你的任务
把数据中从含有“Regarding the scene”的那一行开始、到数据最后一行为止的各行逐字照抄下来，首尾两行都包括在内。

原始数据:

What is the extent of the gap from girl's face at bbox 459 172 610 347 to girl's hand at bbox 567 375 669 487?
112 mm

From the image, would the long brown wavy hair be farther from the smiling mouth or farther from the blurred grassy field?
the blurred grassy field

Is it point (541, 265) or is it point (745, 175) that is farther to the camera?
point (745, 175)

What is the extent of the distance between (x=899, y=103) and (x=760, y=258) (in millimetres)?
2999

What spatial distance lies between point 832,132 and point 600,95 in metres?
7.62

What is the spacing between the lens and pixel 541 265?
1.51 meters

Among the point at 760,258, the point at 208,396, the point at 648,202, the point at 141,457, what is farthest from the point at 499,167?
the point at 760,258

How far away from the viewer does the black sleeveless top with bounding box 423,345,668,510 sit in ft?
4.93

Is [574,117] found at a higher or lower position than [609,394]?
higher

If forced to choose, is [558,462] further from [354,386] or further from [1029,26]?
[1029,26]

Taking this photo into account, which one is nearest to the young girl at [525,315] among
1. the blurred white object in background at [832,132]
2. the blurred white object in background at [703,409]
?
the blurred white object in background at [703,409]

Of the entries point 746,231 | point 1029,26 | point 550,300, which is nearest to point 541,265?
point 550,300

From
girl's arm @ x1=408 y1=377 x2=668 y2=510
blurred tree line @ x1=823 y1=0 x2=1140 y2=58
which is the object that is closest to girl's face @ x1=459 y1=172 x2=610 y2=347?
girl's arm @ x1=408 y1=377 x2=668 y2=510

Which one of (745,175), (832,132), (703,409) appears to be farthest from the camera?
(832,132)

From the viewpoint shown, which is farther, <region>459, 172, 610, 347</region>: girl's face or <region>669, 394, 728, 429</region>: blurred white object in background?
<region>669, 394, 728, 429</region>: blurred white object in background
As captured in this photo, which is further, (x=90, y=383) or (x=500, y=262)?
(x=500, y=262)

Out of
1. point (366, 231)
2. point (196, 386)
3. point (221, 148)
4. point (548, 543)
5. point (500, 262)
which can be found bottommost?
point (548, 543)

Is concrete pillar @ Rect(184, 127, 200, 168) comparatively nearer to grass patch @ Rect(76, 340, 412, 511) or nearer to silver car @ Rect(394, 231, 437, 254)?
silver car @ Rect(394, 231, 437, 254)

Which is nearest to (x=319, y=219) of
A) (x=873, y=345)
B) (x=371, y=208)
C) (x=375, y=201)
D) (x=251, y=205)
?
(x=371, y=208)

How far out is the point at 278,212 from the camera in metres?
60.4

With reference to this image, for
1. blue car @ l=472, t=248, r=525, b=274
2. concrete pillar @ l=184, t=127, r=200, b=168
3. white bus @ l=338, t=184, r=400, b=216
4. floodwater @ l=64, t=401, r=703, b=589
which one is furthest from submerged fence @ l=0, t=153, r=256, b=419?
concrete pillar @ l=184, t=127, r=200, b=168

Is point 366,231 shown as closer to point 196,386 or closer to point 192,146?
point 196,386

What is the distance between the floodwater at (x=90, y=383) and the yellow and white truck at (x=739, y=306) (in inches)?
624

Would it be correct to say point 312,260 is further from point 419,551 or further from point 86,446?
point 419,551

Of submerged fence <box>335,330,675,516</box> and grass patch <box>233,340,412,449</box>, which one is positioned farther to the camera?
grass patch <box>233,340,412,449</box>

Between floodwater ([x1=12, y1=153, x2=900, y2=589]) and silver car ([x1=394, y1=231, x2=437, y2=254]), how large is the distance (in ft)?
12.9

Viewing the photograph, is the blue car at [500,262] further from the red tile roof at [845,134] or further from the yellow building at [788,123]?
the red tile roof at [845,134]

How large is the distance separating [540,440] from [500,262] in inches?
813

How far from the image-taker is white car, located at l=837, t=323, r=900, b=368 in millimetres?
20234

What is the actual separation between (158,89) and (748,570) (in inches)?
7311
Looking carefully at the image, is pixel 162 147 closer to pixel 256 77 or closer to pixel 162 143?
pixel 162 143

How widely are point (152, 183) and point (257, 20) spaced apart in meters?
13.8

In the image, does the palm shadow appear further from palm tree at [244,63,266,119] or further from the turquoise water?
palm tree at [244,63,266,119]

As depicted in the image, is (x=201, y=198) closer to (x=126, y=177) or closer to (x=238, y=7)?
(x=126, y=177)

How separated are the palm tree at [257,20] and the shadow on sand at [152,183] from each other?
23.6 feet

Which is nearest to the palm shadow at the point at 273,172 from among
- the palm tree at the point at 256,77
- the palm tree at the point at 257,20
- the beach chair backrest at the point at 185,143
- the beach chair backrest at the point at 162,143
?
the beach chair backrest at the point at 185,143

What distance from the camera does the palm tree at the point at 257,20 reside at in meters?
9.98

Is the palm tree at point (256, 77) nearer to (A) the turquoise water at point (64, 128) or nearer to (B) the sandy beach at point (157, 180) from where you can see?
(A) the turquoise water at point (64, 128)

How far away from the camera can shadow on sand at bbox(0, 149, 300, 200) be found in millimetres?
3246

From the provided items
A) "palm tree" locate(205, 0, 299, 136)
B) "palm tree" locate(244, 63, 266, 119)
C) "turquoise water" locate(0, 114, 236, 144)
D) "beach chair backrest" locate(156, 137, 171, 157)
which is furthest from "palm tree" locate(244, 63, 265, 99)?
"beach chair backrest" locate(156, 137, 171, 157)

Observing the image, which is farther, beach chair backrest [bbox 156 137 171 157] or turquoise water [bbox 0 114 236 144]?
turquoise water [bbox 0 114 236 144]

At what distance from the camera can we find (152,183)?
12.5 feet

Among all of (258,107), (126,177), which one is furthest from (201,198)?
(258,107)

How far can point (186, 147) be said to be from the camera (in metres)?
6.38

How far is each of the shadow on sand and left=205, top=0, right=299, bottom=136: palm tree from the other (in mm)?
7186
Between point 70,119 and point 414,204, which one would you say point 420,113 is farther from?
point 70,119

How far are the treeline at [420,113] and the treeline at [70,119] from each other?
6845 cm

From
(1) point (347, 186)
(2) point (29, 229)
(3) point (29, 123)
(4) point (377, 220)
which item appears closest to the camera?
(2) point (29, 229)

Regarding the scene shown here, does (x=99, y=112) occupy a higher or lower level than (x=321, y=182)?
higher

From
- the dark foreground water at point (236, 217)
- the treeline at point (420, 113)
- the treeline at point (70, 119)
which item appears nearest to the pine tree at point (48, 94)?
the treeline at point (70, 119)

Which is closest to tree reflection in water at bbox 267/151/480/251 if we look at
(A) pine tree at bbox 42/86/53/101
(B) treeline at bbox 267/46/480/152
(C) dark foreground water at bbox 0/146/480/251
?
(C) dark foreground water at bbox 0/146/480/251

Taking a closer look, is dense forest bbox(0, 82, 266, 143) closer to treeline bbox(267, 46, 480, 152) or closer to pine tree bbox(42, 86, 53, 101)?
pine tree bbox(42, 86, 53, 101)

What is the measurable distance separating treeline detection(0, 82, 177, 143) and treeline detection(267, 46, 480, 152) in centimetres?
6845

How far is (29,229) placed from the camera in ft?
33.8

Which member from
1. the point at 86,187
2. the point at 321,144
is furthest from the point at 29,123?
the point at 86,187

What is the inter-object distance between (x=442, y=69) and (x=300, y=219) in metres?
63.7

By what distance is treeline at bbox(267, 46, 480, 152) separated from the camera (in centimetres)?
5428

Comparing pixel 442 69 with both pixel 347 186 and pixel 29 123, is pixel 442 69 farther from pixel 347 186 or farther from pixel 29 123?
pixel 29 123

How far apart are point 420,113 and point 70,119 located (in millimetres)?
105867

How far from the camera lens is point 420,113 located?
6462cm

完整解答
Regarding the scene shown here, does (x=99, y=112) occupy a higher or lower level than (x=321, y=182)?
higher

From
- the dark foreground water at point (236, 217)
- the treeline at point (420, 113)
- the treeline at point (70, 119)
which item appears nearest to the pine tree at point (48, 94)?
the treeline at point (70, 119)

Which is closest to tree reflection in water at bbox 267/151/480/251 if we look at
(A) pine tree at bbox 42/86/53/101
(B) treeline at bbox 267/46/480/152
(C) dark foreground water at bbox 0/146/480/251
?
(C) dark foreground water at bbox 0/146/480/251

Taking a closer look, is dense forest bbox(0, 82, 266, 143) closer to treeline bbox(267, 46, 480, 152) or closer to pine tree bbox(42, 86, 53, 101)?
pine tree bbox(42, 86, 53, 101)

What is the measurable distance separating treeline detection(0, 82, 177, 143) and treeline detection(267, 46, 480, 152) in centimetres?
6845

How far is (29,229) placed from the camera in ft?
33.8

Which member from
1. the point at 86,187
2. the point at 321,144
is furthest from the point at 29,123?
the point at 86,187

What is the inter-object distance between (x=442, y=69) and (x=300, y=219) in metres?
63.7

By what distance is treeline at bbox(267, 46, 480, 152) separated from the camera (in centimetres)?
5428

Comparing pixel 442 69 with both pixel 347 186 and pixel 29 123, is pixel 442 69 farther from pixel 347 186 or farther from pixel 29 123?
pixel 29 123

How far apart are point 420,113 and point 70,119 located (in millimetres)?
105867

How far from the camera lens is point 420,113 located?
6462cm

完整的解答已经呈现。